World Heritage Sites in Eritrea
World Heritage Site
- Asmara – City of Classical Modernism (2017)
Asmara – Eritrea’s modernist capital
According to a2zgov, Asmara, the capital of Eritrea, is little known and is likely to cause a big surprise to the unprepared visitor. Because Asmara’s city center harbors an unusual treasure trove of classical modern buildings. When Eritrea became an Italian colony in 1890, Asmara began to be developed as the capital. Strategically located, the city later served as a bridgehead for the conquest of Ethiopia (Abyssinia War 1935/36). According to Mussolini’s will, Asmara was to become a European-style metropolis in East Africa. Well-known Italian architects were able to realize their work here, and so buildings were built in the style of Novecento, Scuola Romana, Art Deco, Razionalismo or Futurismo.
Asmara – Eritrea’s Modernist Capital: Facts
|Official title:||Asmara: a modernist city in Africa|
|Cultural monument:||Center of Asmara with government, residential and commercial buildings, churches, synagogues, mosques, cinemas, hotels and other buildings built between 1893 and 1941 based on the Italian model; also the original Arbate Asmera and Abbashawel districts that were not developed according to urban planning plans.|
|Location:||in the east of Eritrea, 2340 m above sea level. M, on the steep edge of the Ethiopian highlands|
|Meaning:||extraordinary testimony to urban development at the beginning of the 20th century and its implementation in an African context|
La piccola Roma – the little Rome
As the representative capital of the new settlement project in Italian East Africa, Asmara was to be modeled on Rome. For this, however, traditional parts of the city had to be demolished to make way for a new infrastructure based on the fascist ideal. A lot of money has been invested in building separate residential areas for Italians and locals, separate restaurants and access roads to the center. During the various phases of the Italian-influenced urban development, government and commercial buildings as well as numerous representative residential buildings, as well as churches, hotels, hospitals, petrol stations, bank buildings and cinemas were built. At times there were more Italians than locals living in Asmara. The Italians were once very proud of their beautiful city – their “little Rome”. And the vernacular says that Eritreans,
The Italian way of life is still reflected today not only in some unusual, futuristic buildings – such as the submarine-like petrol station by Carlo Marchi, but also in a whole series of buildings in the finest Art Deco style. Examples of this include the elegant Cinema Impero, designed by Mario Messina in 1937, the painted ceiling in the opera house and Italian-style bars such as the Odeon.

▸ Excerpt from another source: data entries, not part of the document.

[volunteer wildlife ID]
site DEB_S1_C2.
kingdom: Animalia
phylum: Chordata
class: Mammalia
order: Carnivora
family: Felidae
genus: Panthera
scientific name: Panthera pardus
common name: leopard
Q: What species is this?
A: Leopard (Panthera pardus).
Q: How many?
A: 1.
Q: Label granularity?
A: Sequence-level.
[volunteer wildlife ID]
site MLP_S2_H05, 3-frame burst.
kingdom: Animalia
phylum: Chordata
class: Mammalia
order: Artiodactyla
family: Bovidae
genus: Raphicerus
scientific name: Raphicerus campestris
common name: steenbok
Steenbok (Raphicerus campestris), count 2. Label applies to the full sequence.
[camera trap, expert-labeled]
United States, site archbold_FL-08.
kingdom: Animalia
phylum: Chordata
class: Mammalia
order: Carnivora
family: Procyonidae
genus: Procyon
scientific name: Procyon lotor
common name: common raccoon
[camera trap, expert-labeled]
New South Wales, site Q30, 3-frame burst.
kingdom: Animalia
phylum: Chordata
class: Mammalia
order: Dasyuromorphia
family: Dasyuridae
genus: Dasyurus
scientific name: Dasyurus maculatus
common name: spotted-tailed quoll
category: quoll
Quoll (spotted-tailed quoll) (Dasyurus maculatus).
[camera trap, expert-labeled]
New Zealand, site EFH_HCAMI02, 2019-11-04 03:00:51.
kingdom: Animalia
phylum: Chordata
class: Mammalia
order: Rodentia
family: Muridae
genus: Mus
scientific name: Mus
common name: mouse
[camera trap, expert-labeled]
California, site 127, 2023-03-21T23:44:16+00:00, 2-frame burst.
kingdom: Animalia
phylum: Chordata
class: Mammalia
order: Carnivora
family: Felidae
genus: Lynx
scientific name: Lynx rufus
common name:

Even under British rule, over 30,000 Italians stayed in the city and shaped urban life. The Eritrean War of Independence against Ethiopia (1961–1991) did little to damage most of the buildings, as it was more likely to take place in the countryside. Today, however, extensive renovation work is necessary to preserve Asmara’s architectural treasure.
Not only the war, but also the famines resulting from the drought (Sahel, desertification), used strategically by the Ethiopian government to combat the liberation movements, caused around 500,000 people to flee in the 1970s and 1980s. a. to the Republic of Sudan.
In the 1980s, the Eritrean forces achieved increasing military success and pushed the Ethiopian army more and more back. After the collapse of the communist system of government in Ethiopia in May 1991, the EPLF enforced its rule throughout Eritrea and formed a provisional government. The national independence of Eritrea was sought by mutual agreement with the new Ethiopian government and was granted after a referendum monitored by the United Nations (April 25-27, 1993; over 98% voted for independence). After the election of I. Afewerki(Secretary General of the EPLF and Head of the Provisional Government) as President of the Transitional Government (May 21, 1993), the Republic of Eritrea was proclaimed on May 24, 1993. The main problems of Eritrea were initially the reconstruction of the country, the soon faltering repatriation of the numerous war refugees and the demobilization of the liberation army, which comprised around 200,000 soldiers. In 1995 Eritrea and Ethiopia signed an agreement to create a free trade area. After a ruling by the International Court of Justice, Eritrea returned the Hanisch Islands to Yemen in 1998, ending a three-year dispute over the islands that are important for shipping; the previously unclear sea border was set at the same time.
In a report published by the UN Human Rights Council on June 8, 2016, the Afewerki regime was accused of massive human rights violations such as executions, systematic torture and arbitrary arrests. A large part of the population also has to do permanent military service. The poor economic conditions and the repressive political situation caused hundreds of thousands of Eritreans to flee their homes.
The prospect of opening the port of Assab in eastern Eritrea to Ethiopia led to a rapprochement between the two warring states in mid-2018. On July 9th In 2018, a peace and friendship treaty with Ethiopia was finally signed in Asmara.